Occupation anarchique des trottoirs : La Communauté Urbaine de Douala passe à la repression
Avec le concours de sa police municipale, l’exécutif communautaire, après des jours de sensibilisation, a entamé le 2 janvier 2026, l’opération de libération des trottoirs dans l’arrondissement de Douala 5e. Cette opération coups de poing intervient dans le cadre de la campagne baptisée « Restituons les trottoirs aux piétons ». Cette première phase a ciblé plusieurs zones à forte occupation illégale, notamment le carrefour Makepe, les abords de l’église catholique Sainte Monique et le prolongement de la rue Abou de Bangui.
L’intervention a consisté à dégager les installations encombrantes et les occupations jugées non conformes aux règles d’aménagement urbain. Étals improvisés, garages à ciel ouvert, terrasses commerciales illégales, véhicules garés de manière anarchique… Tous ces éléments qui empiètent sur les voies réservées aux piétons ont été retirés ou démantelés.

Le Directeur de la Police Municipale, Arlette Alemoka, a personnellement supervisé les opérations, affirmant que cette action vise à rétablir la libre circulation des piétons, souvent contraints de marcher sur la chaussée, au péril de leur sécurité. « Il ne s’agit pas de chasser les commerçants ou les petits métiers, mais de leur rappeler que l’espace public a des règles. Le trottoir n’est pas un lieu de commerce, mais un espace de déplacement pour les piétons », a-t-elle déclaré.
L’initiative s’inscrit dans un programme plus large de réorganisation de la voirie et de lutte contre le désordre urbain. Elle prévoit, à moyen terme, une intervention progressive dans les autres arrondissements de la ville. À travers cette démarche, la Communauté Urbaine de Douala entend réduire les risques d’accidents, améliorer la fluidité des déplacements et offrir un cadre urbain plus structuré.

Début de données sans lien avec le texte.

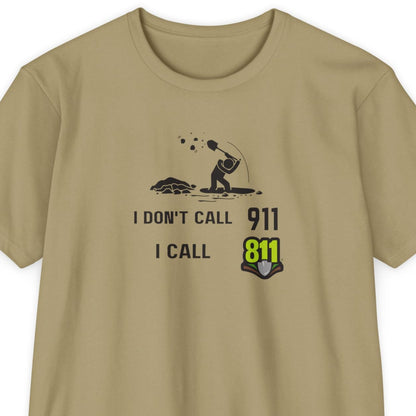I Dont Call 911, I Call 811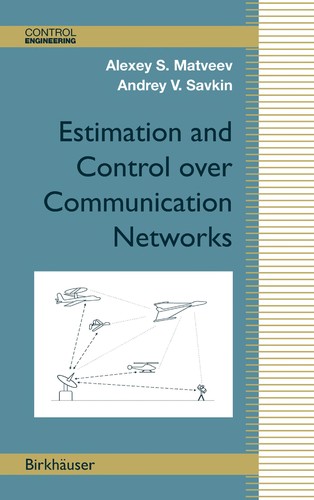 Cover for Estimation and Control over Communication Networks (Control Engineering)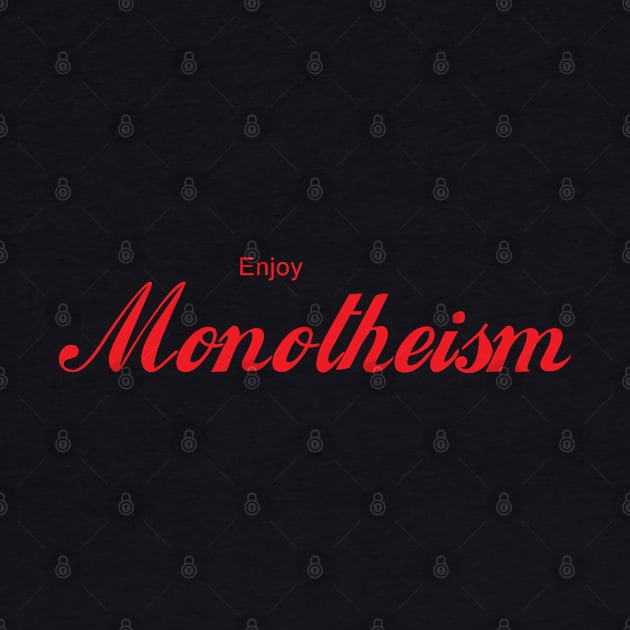 ENJOY MONOTHEISM by Inner System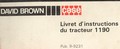 Livret d'instructions tracteur David Brown Case 1190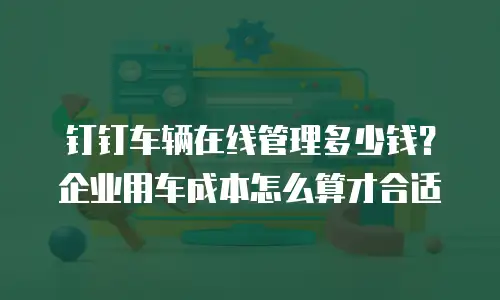 钉钉车辆在线管理多少钱？企业用车成本怎么算才合适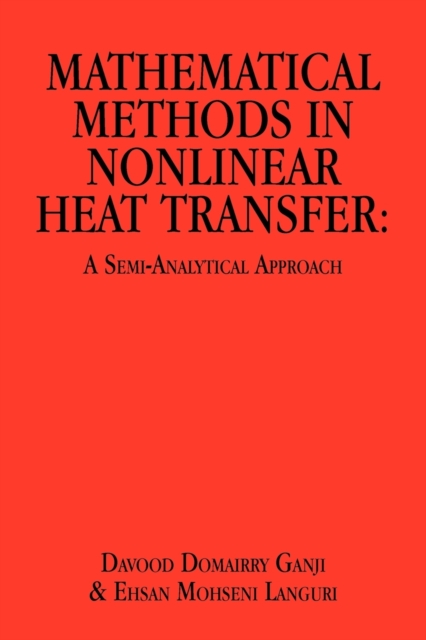 Mathematical Methods in Nonlinear Heat Transfer : A Semi-Analytical Approach, Paperback / softback Book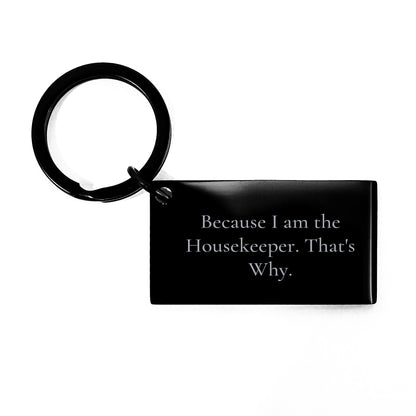Funny Housekeeper Gifts from Men to Women for Graduation Unique Keychain, Because I Am The Housekeeper. That's Why. Engraved Stainless Steel Keychain - Image 1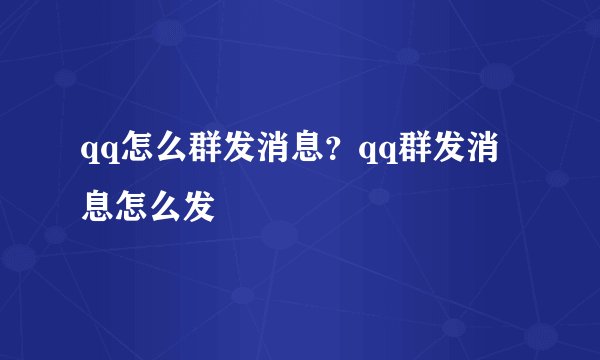 qq怎么群发消息？qq群发消息怎么发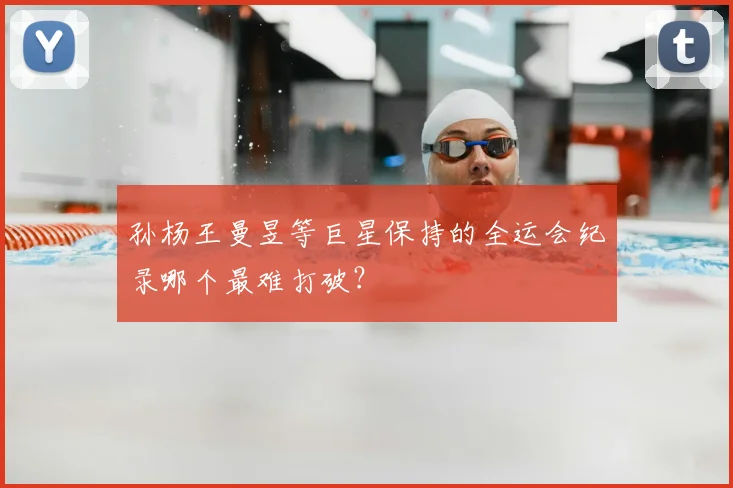 孙杨王曼昱等巨星保持的全运会纪录哪个最难打破？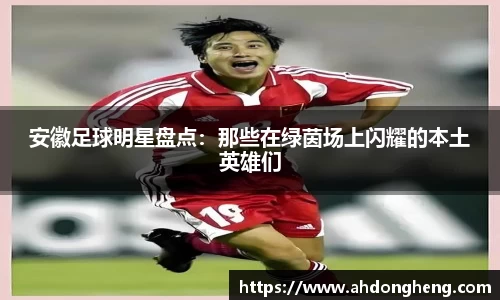 安徽足球明星盘点：那些在绿茵场上闪耀的本土英雄们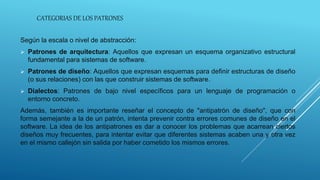 CATEGORIAS DE LOS PATRONES
Según la escala o nivel de abstracción:
 Patrones de arquitectura: Aquellos que expresan un esquema organizativo estructural
fundamental para sistemas de software.
 Patrones de diseño: Aquellos que expresan esquemas para definir estructuras de diseño
(o sus relaciones) con las que construir sistemas de software.
 Dialectos: Patrones de bajo nivel específicos para un lenguaje de programación o
entorno concreto.
Además, también es importante reseñar el concepto de "antipatrón de diseño", que con
forma semejante a la de un patrón, intenta prevenir contra errores comunes de diseño en el
software. La idea de los antipatrones es dar a conocer los problemas que acarrean ciertos
diseños muy frecuentes, para intentar evitar que diferentes sistemas acaben una y otra vez
en el mismo callejón sin salida por haber cometido los mismos errores.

Avant le lancement des opérations de déguerpissement, une phase de sensibilisation a été menée auprès des riverains, commerçants et autres usagers de l’espace public. Des avertissements ont été distribués, suivis de rappels aux textes en vigueur sur l’occupation des trottoirs. Cette stratégie en deux temps (éducation puis intervention) vise à instaurer un climat de dialogue et de responsabilisation, tout en assurant l’efficacité des mesures prises.
La municipalité appelle les citoyens à soutenir cette dynamique en respectant les aménagements existants et en collaborant avec les forces municipales. Elle souligne également la nécessité pour les autorités administratives et les forces de l’ordre de maintenir une présence régulière sur le terrain afin d’éviter la reconstitution des installations illégales.

En poursuivant ces actions, Douala affirme sa volonté de bâtir une ville plus fonctionnelle, adaptée aux réalités urbaines et tournée vers un développement durable. L’implication des populations reste essentielle pour garantir le succès de cette transformation.